PROVIDED DATA:
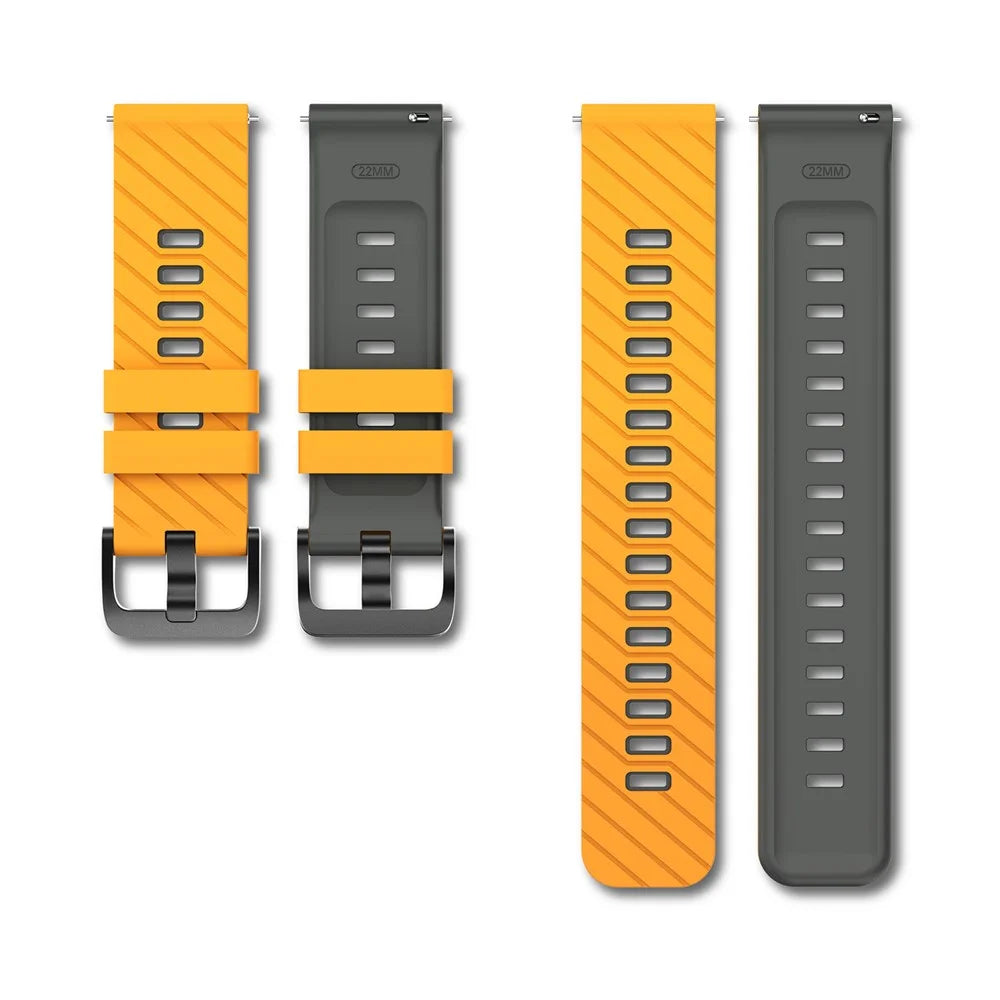 22mm Silicone Strap for Samsung Galaxy Watch3 45mm / Watch 46mm / Huawei Watch GT 5 46mm Dual Color Twill Pattern Watch Band - Yellow / Grey - 5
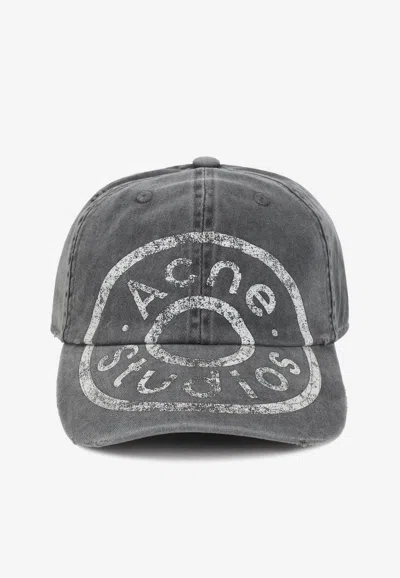 Acne Studios Washed-out Denim Baseball Cap In Black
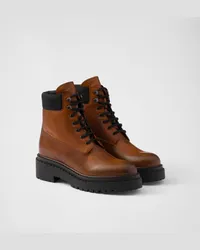 Prada Stiefeletten aus Leder und Re-Nylon Cognac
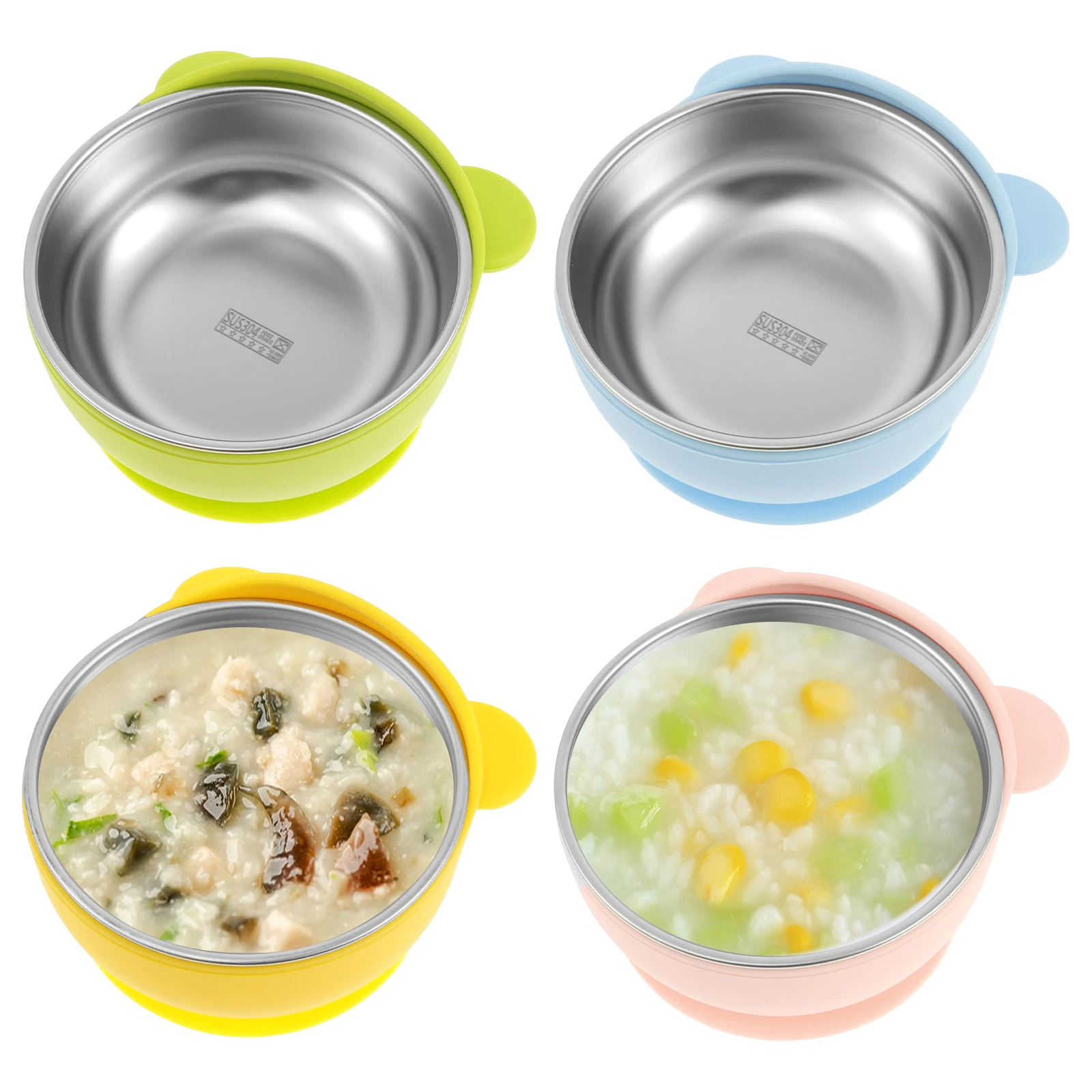 

4Pcs Baby Bowl Stainless Steel Toddler Bowl with Silicone Suction Cup Anti Scald Snack Container Baby Complementary Bowl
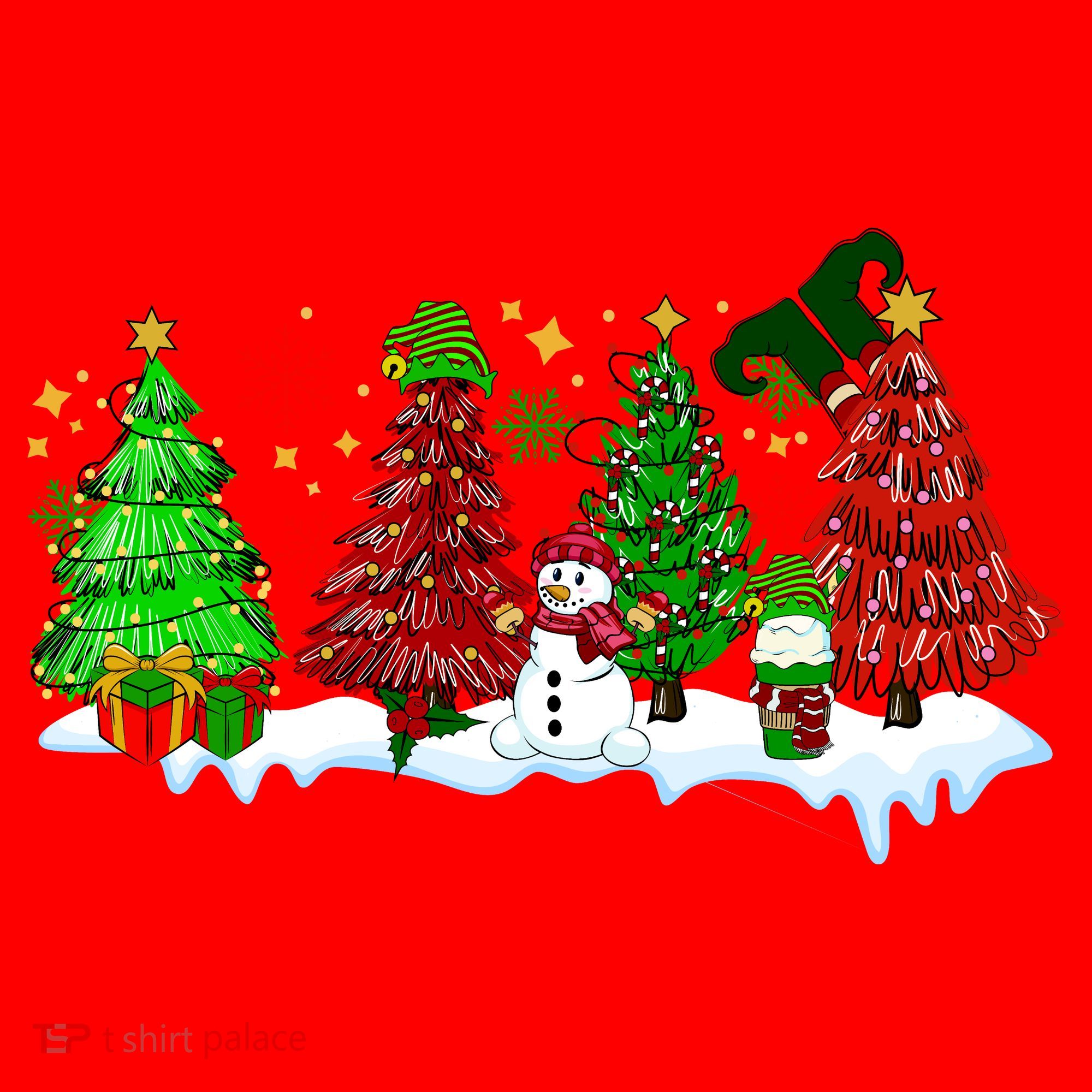 Funny Christmas Elf In Tree With Snowman Scene Santa Hat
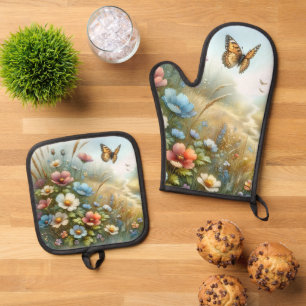 Schmetterlingsgarten Wildblumenwiese Ofenhandschuh & Topflappen-Set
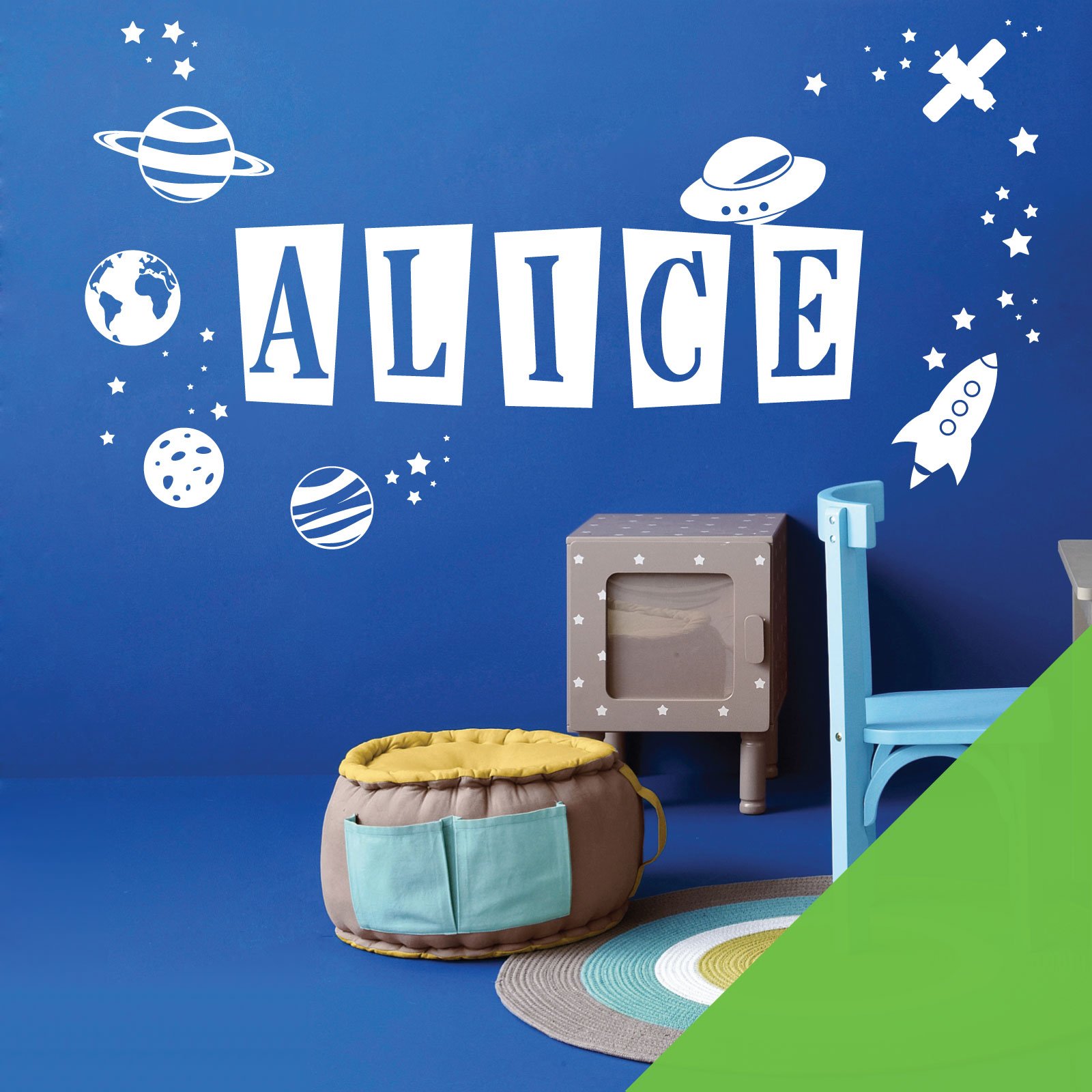 Personalised Name Children Wall Art Sticker - Space Theme, Planets, Stars, Earth, Rocket, UFO [Large] [Lime] — image 1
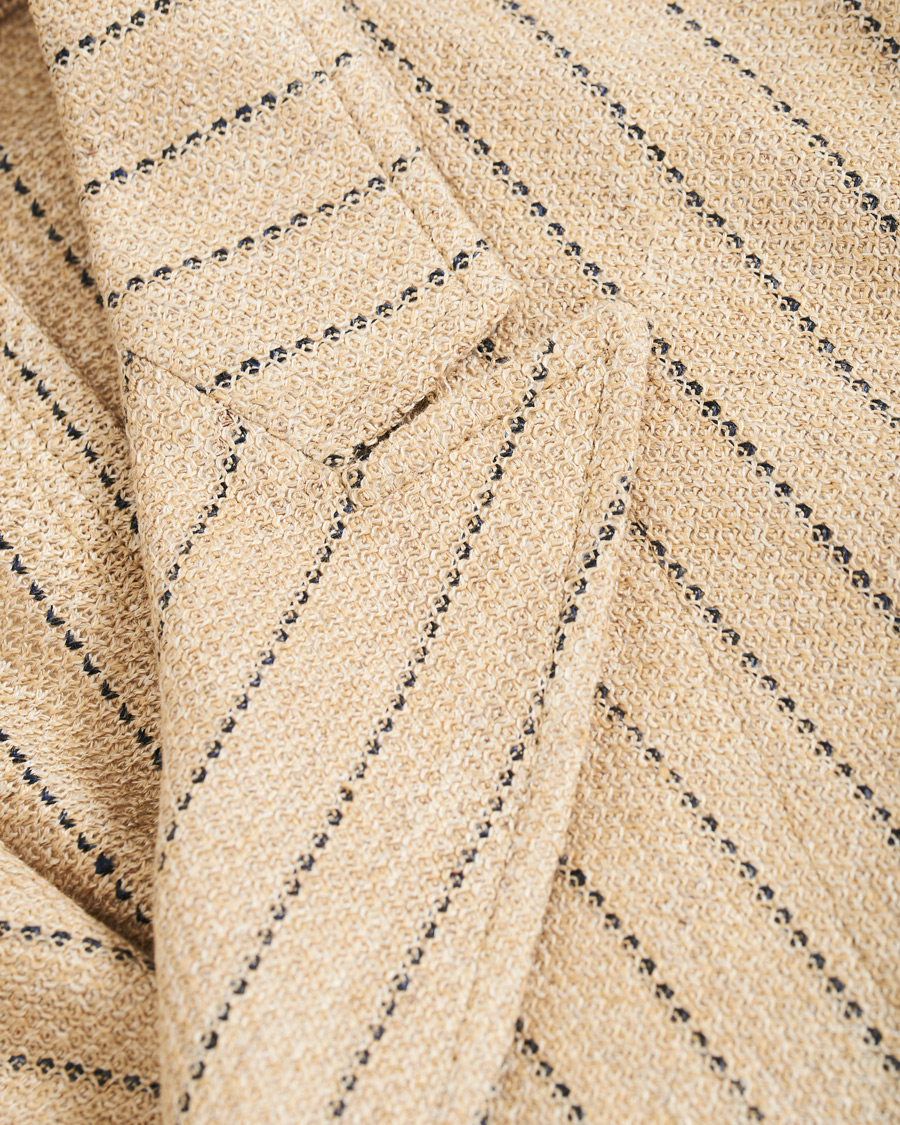 Heren | Blazers | The Gigi | Linen Striped Cardigan Blazer Beige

TASK ITEM: Copy every one of the records above word for word, leaving out the pictures.

SOLUTION FOR THIS EXERCISE:
 22mm Silicone Strap for Samsung Galaxy Watch3 45mm / Watch 46mm / Huawei Watch GT 5 46mm Dual Color Twill Pattern Watch Band - Yellow / Grey - 5
 Acne Studios Washed-out Denim Baseball Cap In Black
 Prada Stiefeletten aus Leder und Re-Nylon Cognac

4Pcs Baby Bowl Stainless Steel Toddler Bowl with Silicone Suction Cup Anti Scald Snack Container Baby Complementary Bowl
 Funny Christmas Elf In Tree With Snowman Scene Santa Hat
 Schmetterlingsgarten Wildblumenwiese Ofenhandschuh & Topflappen-Set
 Personalised Name Children Wall Art Sticker - Space Theme, Planets, Stars, Earth, Rocket, UFO [Large] [Lime] — image 1
 Heren | Blazers | The Gigi | Linen Striped Cardigan Blazer Beige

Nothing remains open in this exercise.